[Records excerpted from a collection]

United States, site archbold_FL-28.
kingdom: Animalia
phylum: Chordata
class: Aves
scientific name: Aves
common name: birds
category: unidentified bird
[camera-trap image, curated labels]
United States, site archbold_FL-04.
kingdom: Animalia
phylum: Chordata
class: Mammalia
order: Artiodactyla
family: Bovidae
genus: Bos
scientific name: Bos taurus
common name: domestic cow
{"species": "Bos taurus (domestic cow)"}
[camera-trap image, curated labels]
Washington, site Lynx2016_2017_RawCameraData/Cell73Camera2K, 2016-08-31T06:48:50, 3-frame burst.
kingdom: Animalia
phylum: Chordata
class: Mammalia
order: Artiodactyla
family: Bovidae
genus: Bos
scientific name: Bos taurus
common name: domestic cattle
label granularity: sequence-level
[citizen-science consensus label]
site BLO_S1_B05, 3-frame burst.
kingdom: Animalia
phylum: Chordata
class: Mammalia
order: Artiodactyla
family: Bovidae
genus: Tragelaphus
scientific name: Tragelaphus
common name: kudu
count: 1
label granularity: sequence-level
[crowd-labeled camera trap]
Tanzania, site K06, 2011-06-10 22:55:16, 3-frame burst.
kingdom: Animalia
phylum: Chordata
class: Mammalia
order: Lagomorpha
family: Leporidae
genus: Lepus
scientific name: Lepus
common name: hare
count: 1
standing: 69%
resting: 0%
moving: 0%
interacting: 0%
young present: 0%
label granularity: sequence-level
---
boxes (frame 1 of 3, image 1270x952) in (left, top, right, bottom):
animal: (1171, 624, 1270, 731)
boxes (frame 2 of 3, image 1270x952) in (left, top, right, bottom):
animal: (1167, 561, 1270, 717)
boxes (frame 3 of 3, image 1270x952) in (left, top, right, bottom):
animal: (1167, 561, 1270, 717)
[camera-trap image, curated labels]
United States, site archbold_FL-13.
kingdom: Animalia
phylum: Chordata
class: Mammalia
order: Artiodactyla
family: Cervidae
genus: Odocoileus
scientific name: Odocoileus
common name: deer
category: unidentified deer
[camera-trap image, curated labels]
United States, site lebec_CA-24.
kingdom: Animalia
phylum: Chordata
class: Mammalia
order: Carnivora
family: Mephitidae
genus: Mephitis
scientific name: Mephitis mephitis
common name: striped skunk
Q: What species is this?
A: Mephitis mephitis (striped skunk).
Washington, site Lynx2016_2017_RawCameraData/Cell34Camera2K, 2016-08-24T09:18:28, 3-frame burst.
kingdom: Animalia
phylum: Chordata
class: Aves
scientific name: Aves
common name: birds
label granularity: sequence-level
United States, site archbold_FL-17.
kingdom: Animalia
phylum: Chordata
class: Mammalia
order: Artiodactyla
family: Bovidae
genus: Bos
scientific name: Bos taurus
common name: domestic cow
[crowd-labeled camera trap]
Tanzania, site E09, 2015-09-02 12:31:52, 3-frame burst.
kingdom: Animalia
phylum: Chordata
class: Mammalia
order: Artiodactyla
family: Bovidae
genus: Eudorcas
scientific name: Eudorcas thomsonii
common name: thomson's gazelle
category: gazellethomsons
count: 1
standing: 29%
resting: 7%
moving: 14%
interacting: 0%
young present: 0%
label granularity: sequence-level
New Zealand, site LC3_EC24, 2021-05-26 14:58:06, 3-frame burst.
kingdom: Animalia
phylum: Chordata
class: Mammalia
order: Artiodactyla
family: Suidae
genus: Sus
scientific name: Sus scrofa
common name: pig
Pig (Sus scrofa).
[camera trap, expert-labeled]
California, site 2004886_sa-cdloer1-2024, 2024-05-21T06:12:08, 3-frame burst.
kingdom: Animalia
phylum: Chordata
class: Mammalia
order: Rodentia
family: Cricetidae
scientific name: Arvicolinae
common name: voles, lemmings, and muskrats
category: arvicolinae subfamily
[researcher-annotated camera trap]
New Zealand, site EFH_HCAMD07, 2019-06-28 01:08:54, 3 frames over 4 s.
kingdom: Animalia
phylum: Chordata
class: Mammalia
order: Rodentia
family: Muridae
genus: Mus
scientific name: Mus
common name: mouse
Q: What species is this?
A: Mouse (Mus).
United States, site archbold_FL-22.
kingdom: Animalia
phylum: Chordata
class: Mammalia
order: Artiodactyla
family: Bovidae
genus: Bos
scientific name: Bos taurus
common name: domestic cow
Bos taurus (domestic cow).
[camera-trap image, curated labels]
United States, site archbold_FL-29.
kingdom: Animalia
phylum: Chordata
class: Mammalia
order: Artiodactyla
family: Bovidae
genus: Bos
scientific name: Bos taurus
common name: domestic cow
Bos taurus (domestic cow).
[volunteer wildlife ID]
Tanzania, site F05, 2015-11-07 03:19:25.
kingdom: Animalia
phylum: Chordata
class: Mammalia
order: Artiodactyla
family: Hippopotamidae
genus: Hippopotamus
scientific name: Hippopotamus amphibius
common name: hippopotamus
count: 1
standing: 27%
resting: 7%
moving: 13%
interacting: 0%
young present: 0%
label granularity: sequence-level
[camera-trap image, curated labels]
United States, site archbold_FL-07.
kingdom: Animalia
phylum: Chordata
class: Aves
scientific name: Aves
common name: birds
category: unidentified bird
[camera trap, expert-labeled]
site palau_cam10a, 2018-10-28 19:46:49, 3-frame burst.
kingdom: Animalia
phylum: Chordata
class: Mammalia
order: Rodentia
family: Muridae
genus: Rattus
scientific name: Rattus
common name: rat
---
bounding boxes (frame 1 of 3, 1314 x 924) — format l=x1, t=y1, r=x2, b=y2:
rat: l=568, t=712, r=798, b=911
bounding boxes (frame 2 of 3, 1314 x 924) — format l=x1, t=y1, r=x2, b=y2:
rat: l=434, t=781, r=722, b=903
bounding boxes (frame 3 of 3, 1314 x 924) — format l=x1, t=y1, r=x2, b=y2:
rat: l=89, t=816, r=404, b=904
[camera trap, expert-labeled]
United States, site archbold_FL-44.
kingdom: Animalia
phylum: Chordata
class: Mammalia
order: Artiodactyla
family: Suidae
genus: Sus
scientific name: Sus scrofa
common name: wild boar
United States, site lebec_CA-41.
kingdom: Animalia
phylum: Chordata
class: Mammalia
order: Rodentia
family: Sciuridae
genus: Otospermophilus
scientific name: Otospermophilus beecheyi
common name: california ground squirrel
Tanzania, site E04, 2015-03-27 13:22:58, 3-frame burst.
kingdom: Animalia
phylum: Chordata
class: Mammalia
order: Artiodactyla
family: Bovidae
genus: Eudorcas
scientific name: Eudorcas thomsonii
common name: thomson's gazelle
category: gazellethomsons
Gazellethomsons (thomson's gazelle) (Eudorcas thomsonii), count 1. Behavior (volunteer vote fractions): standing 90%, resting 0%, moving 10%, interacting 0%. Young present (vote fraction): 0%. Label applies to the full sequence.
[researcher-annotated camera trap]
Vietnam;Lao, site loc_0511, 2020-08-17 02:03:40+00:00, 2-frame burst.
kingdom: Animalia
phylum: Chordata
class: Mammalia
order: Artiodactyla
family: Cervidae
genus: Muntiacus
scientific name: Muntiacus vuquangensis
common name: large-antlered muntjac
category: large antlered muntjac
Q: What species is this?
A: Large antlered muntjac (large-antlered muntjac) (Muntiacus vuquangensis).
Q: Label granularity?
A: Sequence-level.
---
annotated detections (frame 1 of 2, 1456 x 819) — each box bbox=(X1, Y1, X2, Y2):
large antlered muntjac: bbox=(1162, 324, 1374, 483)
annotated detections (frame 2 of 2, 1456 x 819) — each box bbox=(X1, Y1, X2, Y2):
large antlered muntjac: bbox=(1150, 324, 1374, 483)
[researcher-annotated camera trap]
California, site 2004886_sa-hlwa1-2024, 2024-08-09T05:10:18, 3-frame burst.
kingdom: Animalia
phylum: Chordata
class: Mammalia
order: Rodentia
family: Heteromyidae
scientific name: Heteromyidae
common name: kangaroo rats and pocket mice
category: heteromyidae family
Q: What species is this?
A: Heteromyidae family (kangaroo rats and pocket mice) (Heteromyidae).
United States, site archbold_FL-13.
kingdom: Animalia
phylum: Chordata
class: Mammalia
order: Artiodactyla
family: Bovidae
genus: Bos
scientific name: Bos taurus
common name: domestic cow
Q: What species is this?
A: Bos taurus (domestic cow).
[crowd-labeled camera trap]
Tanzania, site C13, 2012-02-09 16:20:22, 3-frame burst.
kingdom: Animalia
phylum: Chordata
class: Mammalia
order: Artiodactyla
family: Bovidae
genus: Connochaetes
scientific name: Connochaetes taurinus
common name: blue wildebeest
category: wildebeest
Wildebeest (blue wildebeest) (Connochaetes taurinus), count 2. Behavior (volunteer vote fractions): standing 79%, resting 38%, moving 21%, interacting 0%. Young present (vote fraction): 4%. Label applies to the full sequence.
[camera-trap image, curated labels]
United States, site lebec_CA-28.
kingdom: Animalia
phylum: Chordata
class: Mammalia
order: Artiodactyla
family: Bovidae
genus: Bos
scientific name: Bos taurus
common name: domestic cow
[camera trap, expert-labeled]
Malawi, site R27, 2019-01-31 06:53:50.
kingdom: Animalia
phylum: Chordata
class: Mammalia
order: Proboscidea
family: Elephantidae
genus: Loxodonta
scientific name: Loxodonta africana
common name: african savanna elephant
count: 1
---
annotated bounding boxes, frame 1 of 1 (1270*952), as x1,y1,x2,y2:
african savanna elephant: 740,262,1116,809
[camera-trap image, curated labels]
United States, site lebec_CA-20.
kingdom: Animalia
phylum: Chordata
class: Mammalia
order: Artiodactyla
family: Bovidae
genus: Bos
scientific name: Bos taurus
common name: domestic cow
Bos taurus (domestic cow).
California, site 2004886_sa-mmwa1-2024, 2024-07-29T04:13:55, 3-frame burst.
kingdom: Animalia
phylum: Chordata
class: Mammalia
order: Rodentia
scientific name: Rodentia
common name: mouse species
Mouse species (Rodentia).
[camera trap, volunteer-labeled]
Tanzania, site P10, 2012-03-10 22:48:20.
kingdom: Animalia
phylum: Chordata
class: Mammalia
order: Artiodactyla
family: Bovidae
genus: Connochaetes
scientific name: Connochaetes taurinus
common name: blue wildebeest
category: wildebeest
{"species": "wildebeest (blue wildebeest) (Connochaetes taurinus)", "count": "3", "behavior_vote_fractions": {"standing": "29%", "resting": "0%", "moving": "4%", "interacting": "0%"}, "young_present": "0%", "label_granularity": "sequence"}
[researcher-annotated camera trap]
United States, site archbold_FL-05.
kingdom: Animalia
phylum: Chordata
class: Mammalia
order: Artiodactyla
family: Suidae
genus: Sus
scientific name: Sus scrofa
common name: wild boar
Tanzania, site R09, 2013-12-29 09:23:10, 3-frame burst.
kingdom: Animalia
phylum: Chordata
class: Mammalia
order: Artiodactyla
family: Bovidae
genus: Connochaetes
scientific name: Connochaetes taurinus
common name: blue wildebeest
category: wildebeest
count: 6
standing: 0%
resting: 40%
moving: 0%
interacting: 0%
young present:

▶ [Instructions to follow]: With the line holding "United States, site lebec_CA-20." as the first and the line holding "2024-07-29T04:13:55, 3-frame burst." as the last, set down that range of the entries above exactly, and nothing else.

▶ [Exercise output]:
United States, site lebec_CA-20.
kingdom: Animalia
phylum: Chordata
class: Mammalia
order: Artiodactyla
family: Bovidae
genus: Bos
scientific name: Bos taurus
common name: domestic cow
Bos taurus (domestic cow).
California, site 2004886_sa-mmwa1-2024, 2024-07-29T04:13:55, 3-frame burst.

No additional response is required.